Pero el Tribunal Supremo Electoral (TSE) tiene su ritmo y su decisión podría salir difícilmente antes de 2017.

El opositor Aecio Neves, a quien Rousseff derrotó por estrecho margen en 2014, parece dispuesto a jugar la carta Temer. “El país no puede esperar”, proclama.

– Trabas constitucionales –

La Constitución de 1988 prevé la convocatoria automática de elecciones anticipadas, en 90 días, en caso de renuncia conjunta del presidente y el vicepresidente.

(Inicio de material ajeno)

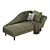 Luxurious Velvet Sofa with Décor 3D model small image 4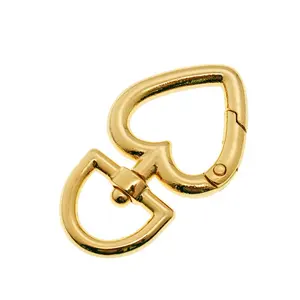 Metal rings fashion heart shape key ring sanp hooks clip buckle spring ring for bag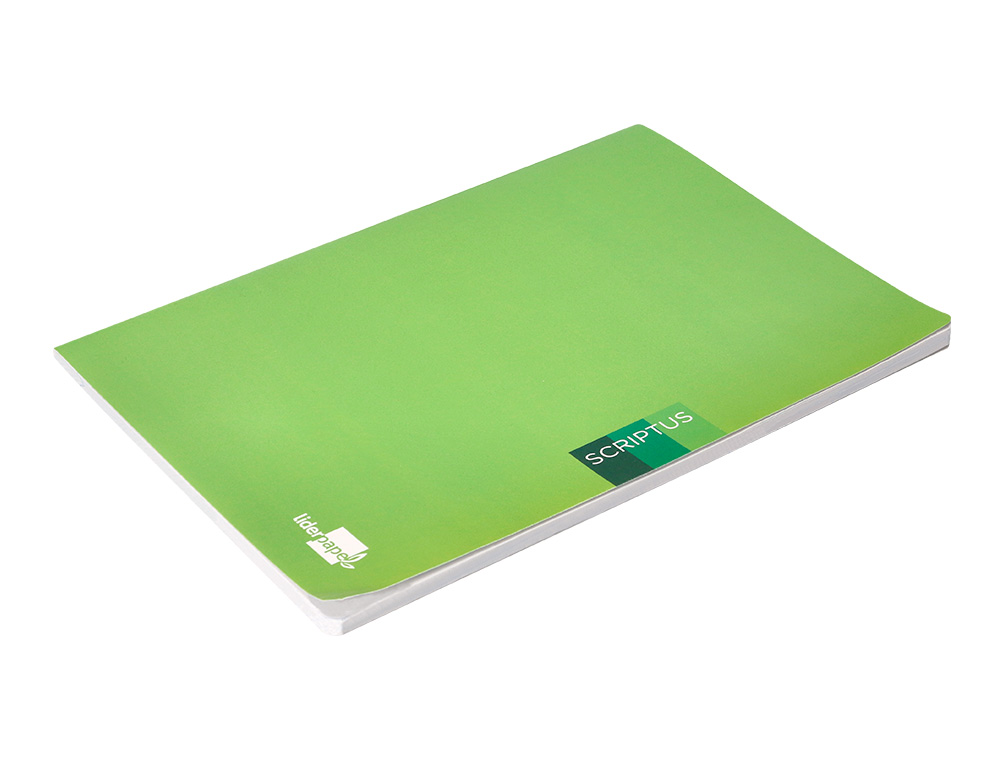 LIBRETA LIDERPAPEL SCRIPTUS A4 48 HOJAS 90GR LISO SIN MARGEN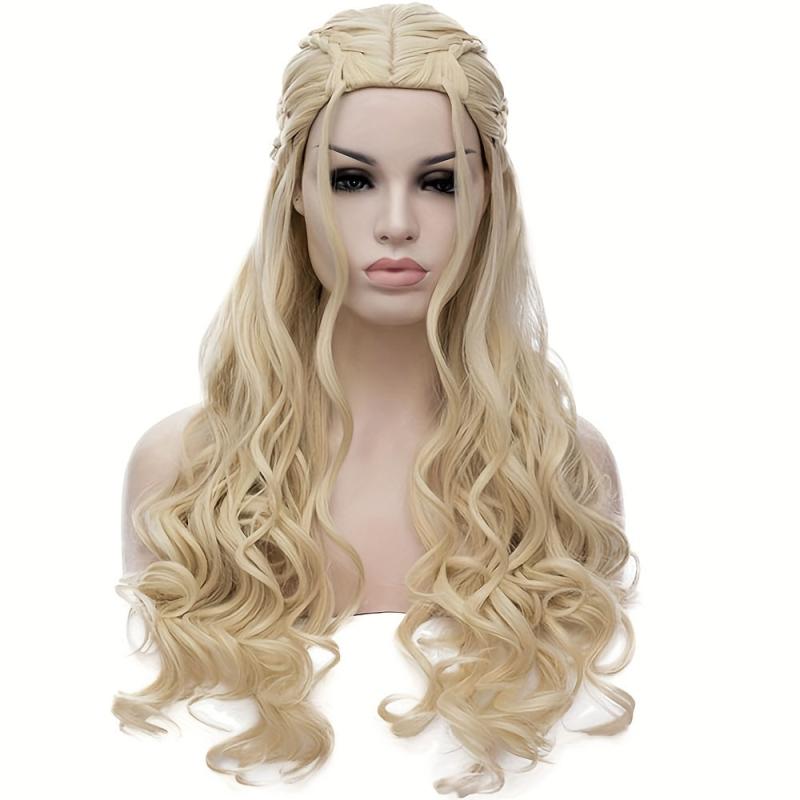Braided Curly Cosplay Wig Women's Role Play Synthetic Hair Replacement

Una eventualidad que parece más que remota.

Otra opción consistiría en “una enmienda constitucional, que exigiría la aprobación de dos tercios de los diputados”, explica Thomaz Pereira, profesor de derecho en la Fundación Getulio Vargas de Rio de Janeiro.

El presidente del Senado, Renan Calheiros, se dice dispuesto, pese a ser miembro del PMDB, a crear una comisión para analizar enmiendas constitucionales y propone incluso un referéndum.

“Todos los escenarios deben considerarse, para que tengamos puertas de salida el día de mañana (…) y consultar a la sociedad nunca será una mala idea”, afirma Calheiros, reticente al impeachment.

Rousseff se mostró irónica al respecto, aunque sin rechazar la idea. “No la rechazo ni la acepto. Pero convenzan primero a los diputados y a los senadores de acortar sus mandatos y luego vengan a verme”, comentó.